## Try it
Please reproduce every line of the entries below word for word, leaving out the pictures.

## Records to process

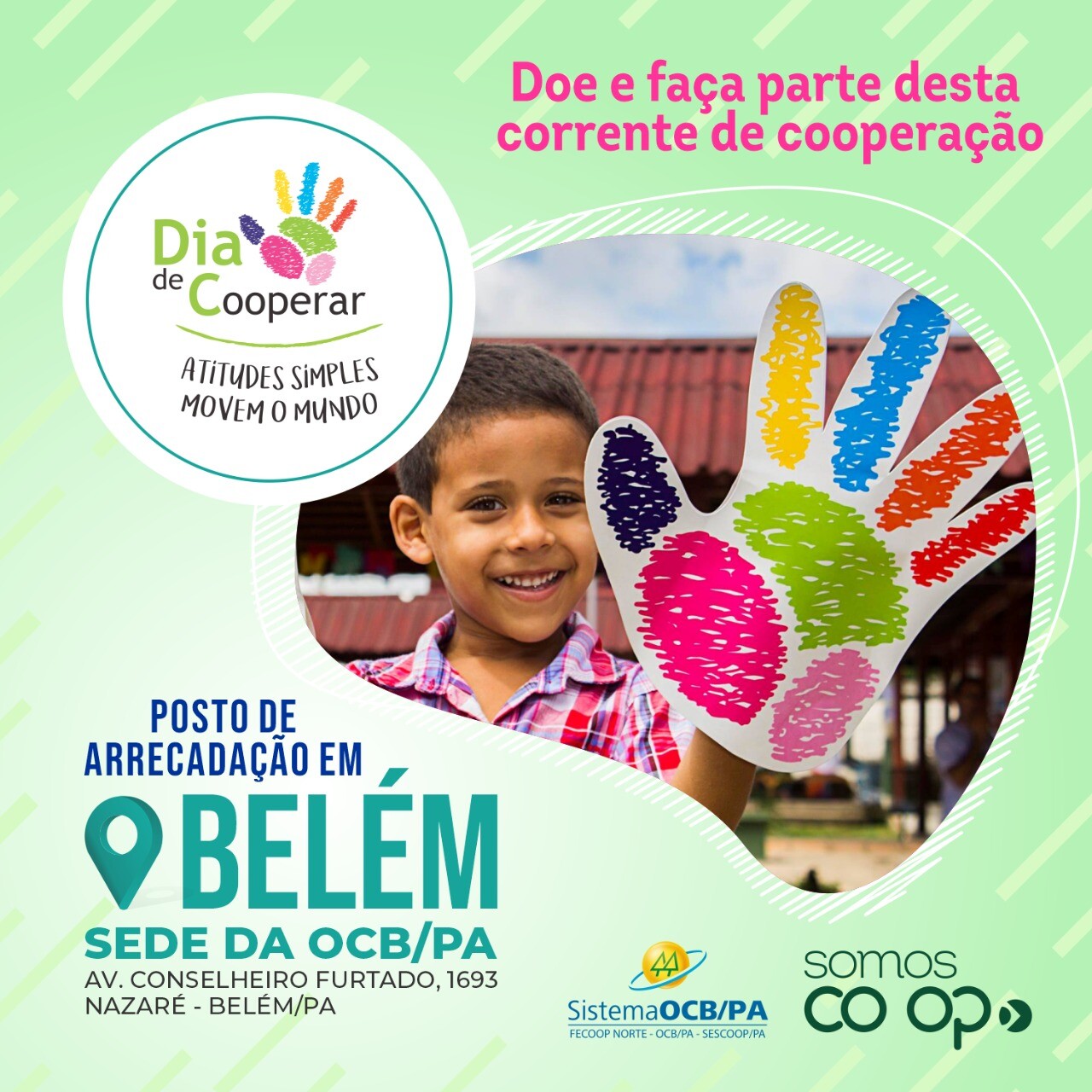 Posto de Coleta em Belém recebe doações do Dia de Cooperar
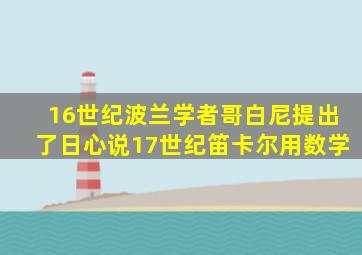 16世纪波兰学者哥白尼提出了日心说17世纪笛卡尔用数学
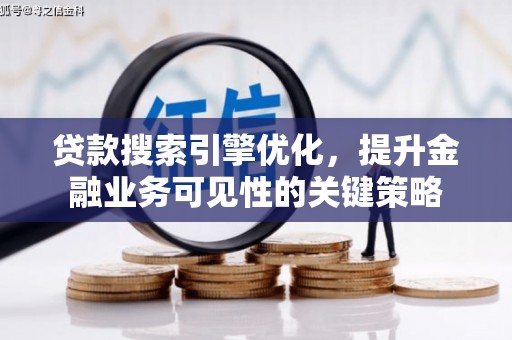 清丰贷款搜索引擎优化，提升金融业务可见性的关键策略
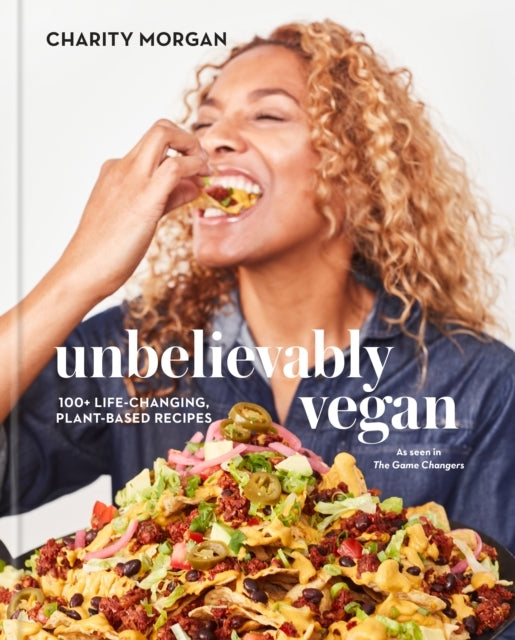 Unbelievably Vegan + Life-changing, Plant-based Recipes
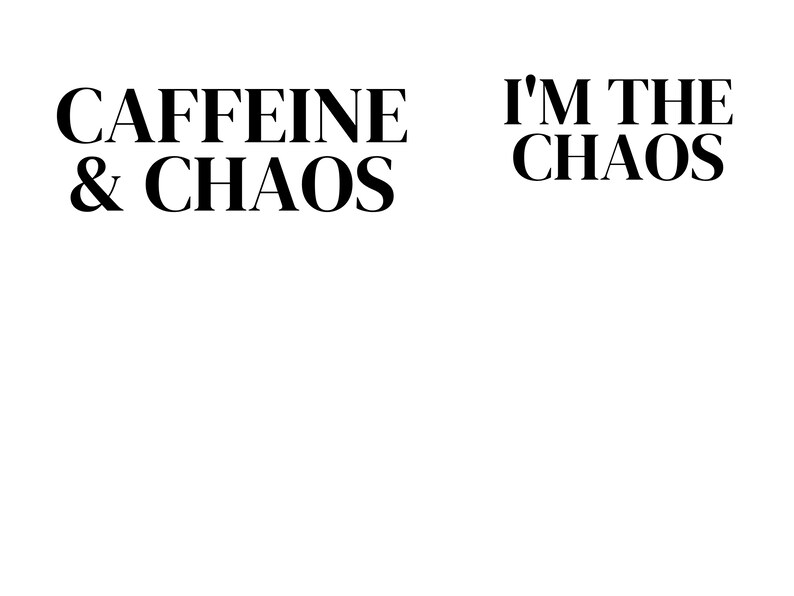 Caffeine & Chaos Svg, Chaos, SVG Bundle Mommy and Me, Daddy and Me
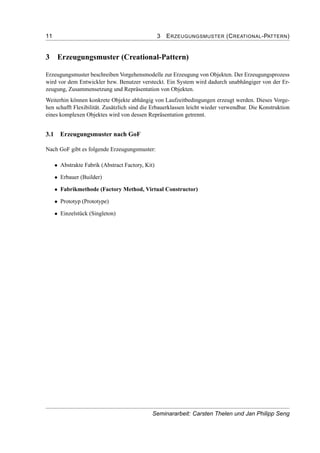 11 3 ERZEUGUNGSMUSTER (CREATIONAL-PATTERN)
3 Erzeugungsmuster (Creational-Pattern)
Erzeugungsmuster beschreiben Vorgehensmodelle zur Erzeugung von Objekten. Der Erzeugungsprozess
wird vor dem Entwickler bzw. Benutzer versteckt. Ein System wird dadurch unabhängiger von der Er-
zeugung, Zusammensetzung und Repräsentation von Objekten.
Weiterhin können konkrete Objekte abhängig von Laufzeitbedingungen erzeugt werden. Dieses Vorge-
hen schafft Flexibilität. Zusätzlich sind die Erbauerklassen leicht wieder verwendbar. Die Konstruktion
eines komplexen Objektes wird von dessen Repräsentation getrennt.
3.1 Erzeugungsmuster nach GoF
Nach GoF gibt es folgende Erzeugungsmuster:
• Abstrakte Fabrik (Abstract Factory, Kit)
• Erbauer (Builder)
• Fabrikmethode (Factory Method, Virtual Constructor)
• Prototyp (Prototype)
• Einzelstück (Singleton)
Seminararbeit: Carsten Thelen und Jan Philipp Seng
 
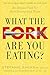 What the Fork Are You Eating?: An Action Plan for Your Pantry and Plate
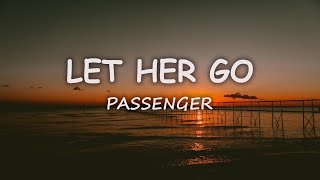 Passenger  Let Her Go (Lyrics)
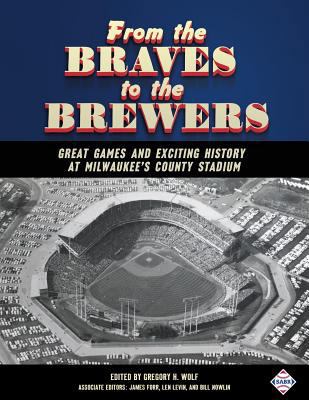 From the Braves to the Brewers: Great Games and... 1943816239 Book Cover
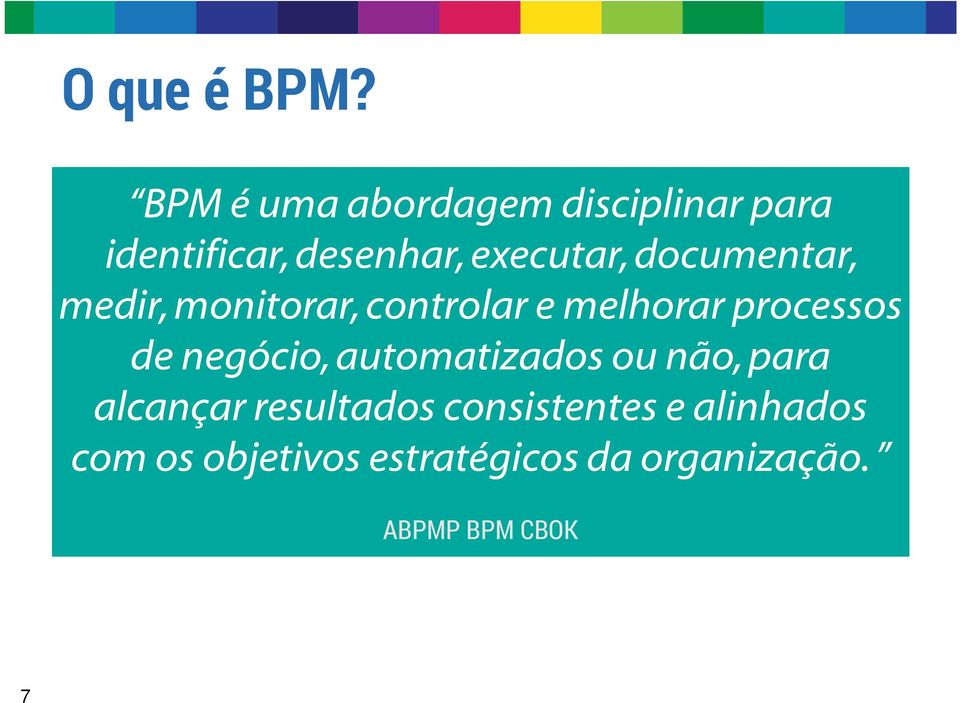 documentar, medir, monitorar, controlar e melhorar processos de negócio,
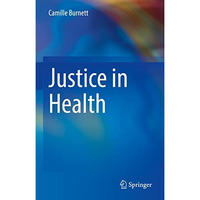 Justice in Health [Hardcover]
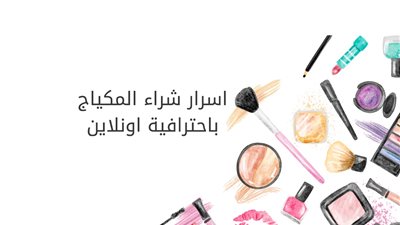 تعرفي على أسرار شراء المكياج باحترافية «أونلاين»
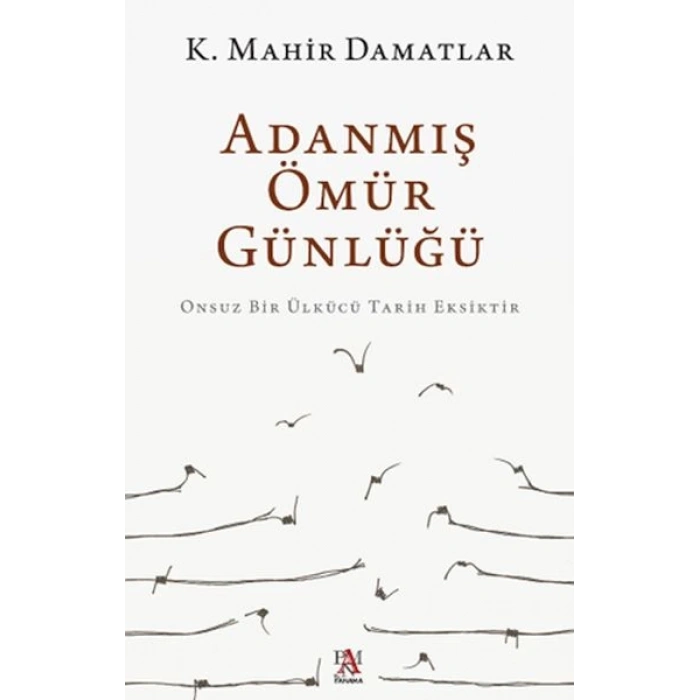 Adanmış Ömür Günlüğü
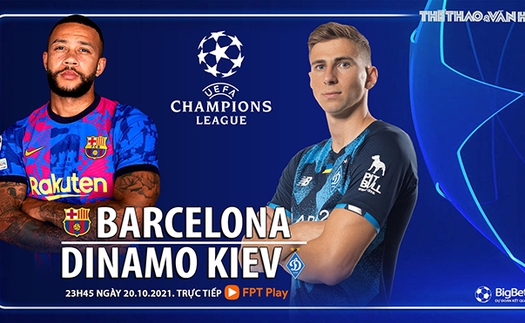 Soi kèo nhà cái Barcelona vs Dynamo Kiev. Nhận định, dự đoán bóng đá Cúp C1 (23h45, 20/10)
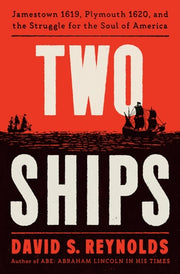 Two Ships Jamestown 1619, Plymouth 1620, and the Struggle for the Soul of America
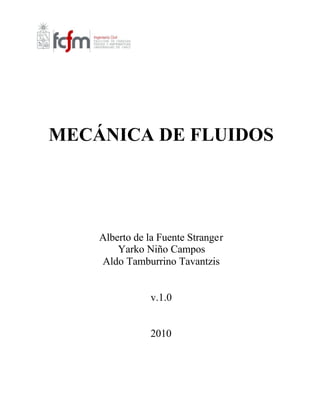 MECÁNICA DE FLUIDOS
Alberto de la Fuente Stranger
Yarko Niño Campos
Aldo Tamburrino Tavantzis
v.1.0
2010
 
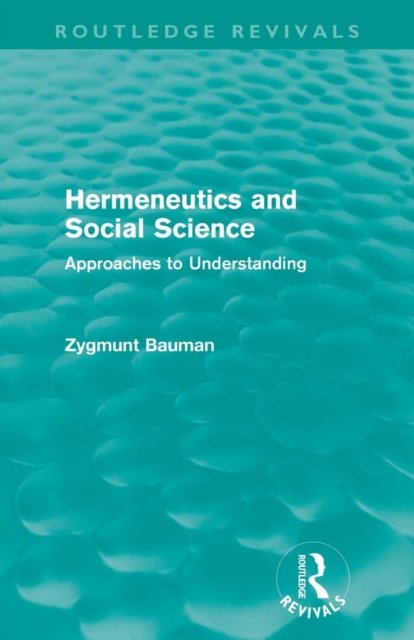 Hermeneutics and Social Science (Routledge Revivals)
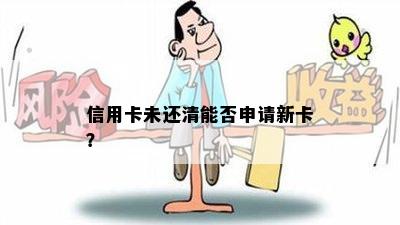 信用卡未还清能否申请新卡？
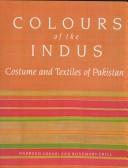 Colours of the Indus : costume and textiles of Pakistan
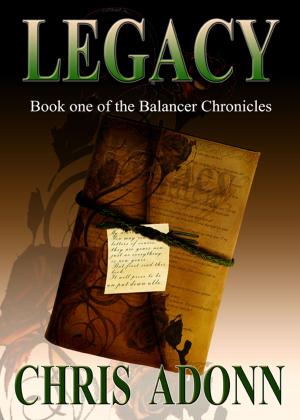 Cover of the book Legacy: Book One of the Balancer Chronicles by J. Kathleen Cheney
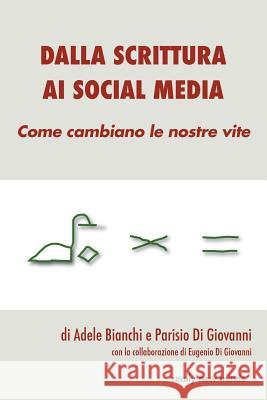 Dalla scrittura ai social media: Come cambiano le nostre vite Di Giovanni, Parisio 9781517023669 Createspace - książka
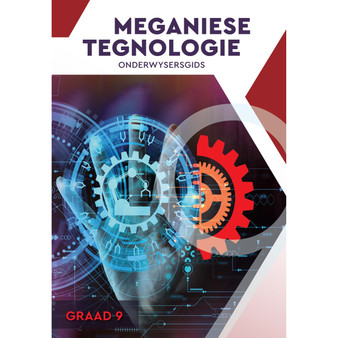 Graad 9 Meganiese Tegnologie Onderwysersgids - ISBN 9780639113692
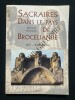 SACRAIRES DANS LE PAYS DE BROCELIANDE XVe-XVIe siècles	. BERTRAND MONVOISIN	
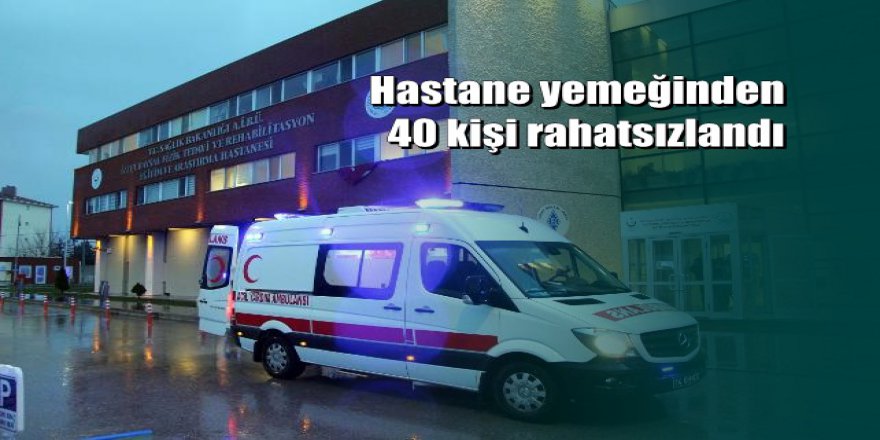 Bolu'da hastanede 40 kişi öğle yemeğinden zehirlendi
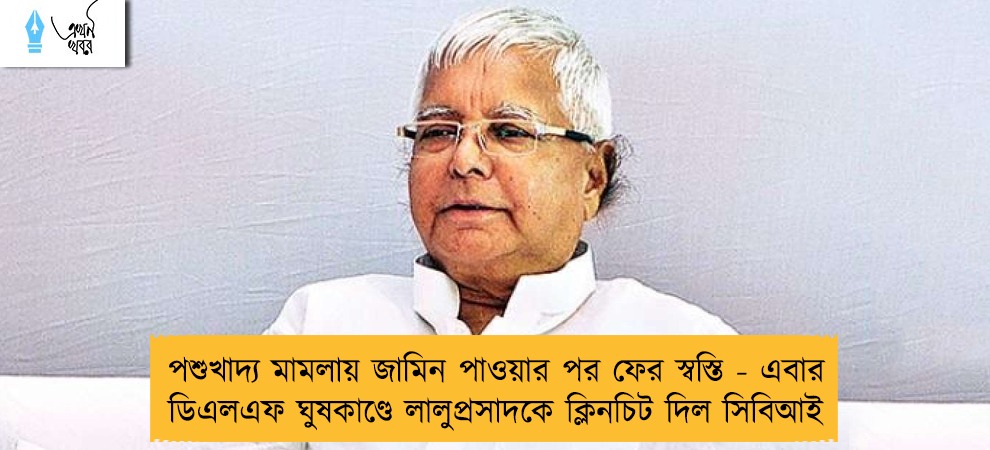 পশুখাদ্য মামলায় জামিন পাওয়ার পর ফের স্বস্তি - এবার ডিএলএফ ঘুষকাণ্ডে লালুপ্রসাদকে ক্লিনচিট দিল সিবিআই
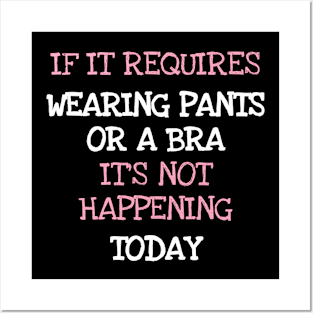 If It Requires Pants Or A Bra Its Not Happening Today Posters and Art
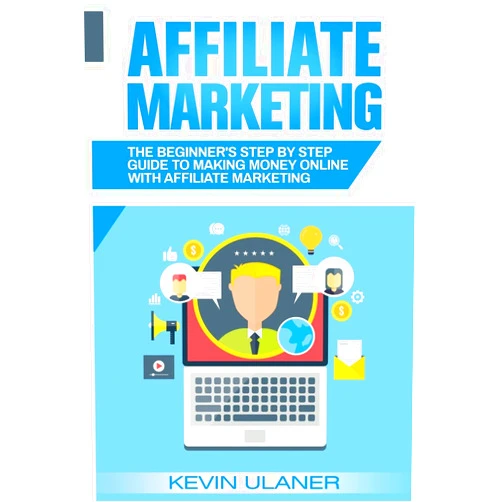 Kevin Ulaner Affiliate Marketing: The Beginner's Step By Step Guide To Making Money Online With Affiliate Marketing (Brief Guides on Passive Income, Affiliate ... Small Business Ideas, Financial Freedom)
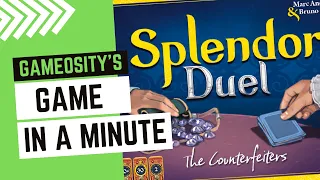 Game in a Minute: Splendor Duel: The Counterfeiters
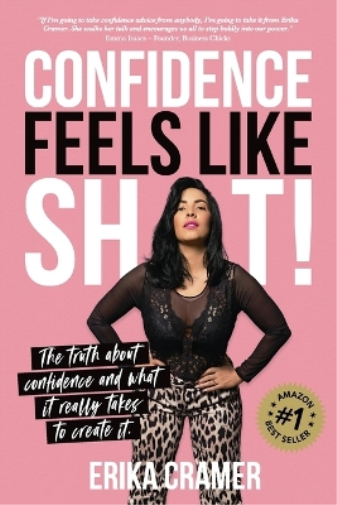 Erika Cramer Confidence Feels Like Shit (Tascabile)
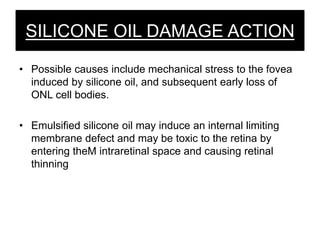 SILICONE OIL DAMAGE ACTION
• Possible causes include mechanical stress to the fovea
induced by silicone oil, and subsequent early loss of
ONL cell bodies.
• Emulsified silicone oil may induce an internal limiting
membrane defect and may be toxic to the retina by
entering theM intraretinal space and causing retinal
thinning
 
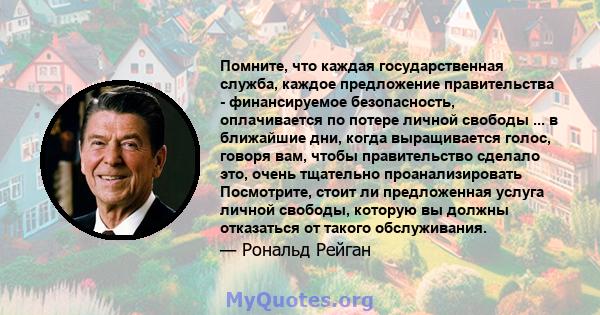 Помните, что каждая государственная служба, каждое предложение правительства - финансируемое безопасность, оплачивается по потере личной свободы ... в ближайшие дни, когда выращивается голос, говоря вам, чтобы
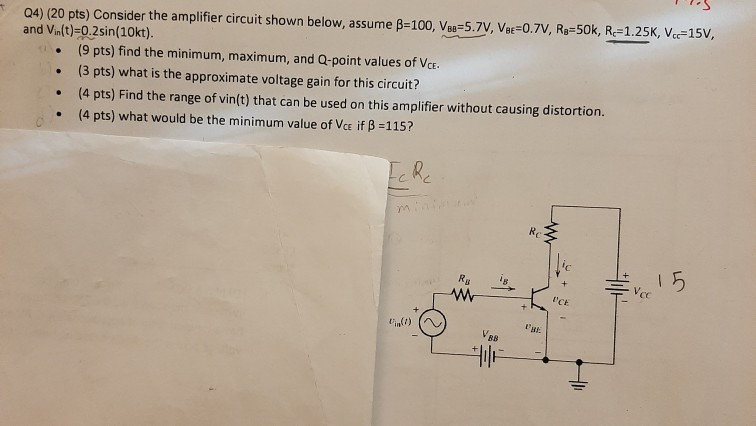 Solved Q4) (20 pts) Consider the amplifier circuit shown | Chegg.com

## The completed task
 Posto de Coleta em Belém recebe doações do Dia de Cooperar
 16世纪波兰学者哥白尼提出了日心说17世纪笛卡尔用数学
 清丰贷款搜索引擎优化，提升金融业务可见性的关键策略
 Unbelievably Vegan + Life-changing, Plant-based Recipes
 Caffeine & Chaos Svg, Chaos, SVG Bundle Mommy and Me, Daddy and Me
 11 3 ERZEUGUNGSMUSTER (CREATIONAL-PATTERN)
3 Erzeugungsmuster (Creational-Pattern)
Erzeugungsmuster beschreiben Vorgehensmodelle zur Erzeugung von Objekten. Der Erzeugungsprozess
wird vor dem Entwickler bzw. Benutzer versteckt. Ein System wird dadurch unabhängiger von der Er-
zeugung, Zusammensetzung und Repräsentation von Objekten.
Weiterhin können konkrete Objekte abhängig von Laufzeitbedingungen erzeugt werden. Dieses Vorge-
hen schafft Flexibilität. Zusätzlich sind die Erbauerklassen leicht wieder verwendbar. Die Konstruktion
eines komplexen Objektes wird von dessen Repräsentation getrennt.
3.1 Erzeugungsmuster nach GoF
Nach GoF gibt es folgende Erzeugungsmuster:
• Abstrakte Fabrik (Abstract Factory, Kit)
• Erbauer (Builder)
• Fabrikmethode (Factory Method, Virtual Constructor)
• Prototyp (Prototype)
• Einzelstück (Singleton)
Seminararbeit: Carsten Thelen und Jan Philipp Seng
 
 What the Fork Are You Eating?: An Action Plan for Your Pantry and Plate
 Passenger  Let Her Go (Lyrics)
 From the Braves to the Brewers: Great Games and... 1943816239 Book Cover
 documentar, medir, monitorar, controlar e melhorar processos de negócio,
 Justice in Health [Hardcover]
 تعرفي على أسرار شراء المكياج باحترافية «أونلاين»
 Adanmış Ömür Günlüğü
 Soi kèo nhà cái Barcelona vs Dynamo Kiev. Nhận định, dự đoán bóng đá Cúp C1 (23h45, 20/10)
 Two Ships Jamestown 1619, Plymouth 1620, and the Struggle for the Soul of America
 MECÁNICA DE FLUIDOS
Alberto de la Fuente Stranger
Yarko Niño Campos
Aldo Tamburrino Tavantzis
v.1.0
2010
 
 Hermeneutics and Social Science (Routledge Revivals)
 信用卡未还清能否申请新卡？
 Colours of the Indus : costume and textiles of Pakistan
 Cover of the book Legacy: Book One of the Balancer Chronicles by J. Kathleen Cheney
 Dalla scrittura ai social media: Come cambiano le nostre vite Di Giovanni, Parisio 9781517023669 Createspace - książka
 Graad 9 Meganiese Tegnologie Onderwysersgids - ISBN 9780639113692
 SACRAIRES DANS LE PAYS DE BROCELIANDE XVe-XVIe siècles	. BERTRAND MONVOISIN	
 Bolu'da hastanede 40 kişi öğle yemeğinden zehirlendi
 পশুখাদ্য মামলায় জামিন পাওয়ার পর ফের স্বস্তি - এবার ডিএলএফ ঘুষকাণ্ডে লালুপ্রসাদকে ক্লিনচিট দিল সিবিআই
 If It Requires Pants Or A Bra Its Not Happening Today Posters and Art
 Kevin Ulaner Affiliate Marketing: The Beginner's Step By Step Guide To Making Money Online With Affiliate Marketing (Brief Guides on Passive Income, Affiliate ... Small Business Ideas, Financial Freedom)
 Game in a Minute: Splendor Duel: The Counterfeiters
 Erika Cramer Confidence Feels Like Shit (Tascabile)
 SILICONE OIL DAMAGE ACTION
• Possible causes include mechanical stress to the fovea
induced by silicone oil, and subsequent early loss of
ONL cell bodies.
• Emulsified silicone oil may induce an internal limiting
membrane defect and may be toxic to the retina by
entering theM intraretinal space and causing retinal
thinning
 
 Помните, что каждая государственная служба, каждое предложение правительства - финансируемое безопасность, оплачивается по потере личной свободы ... в ближайшие дни, когда выращивается голос, говоря вам, чтобы
 Solved Q4) (20 pts) Consider the amplifier circuit shown | Chegg.com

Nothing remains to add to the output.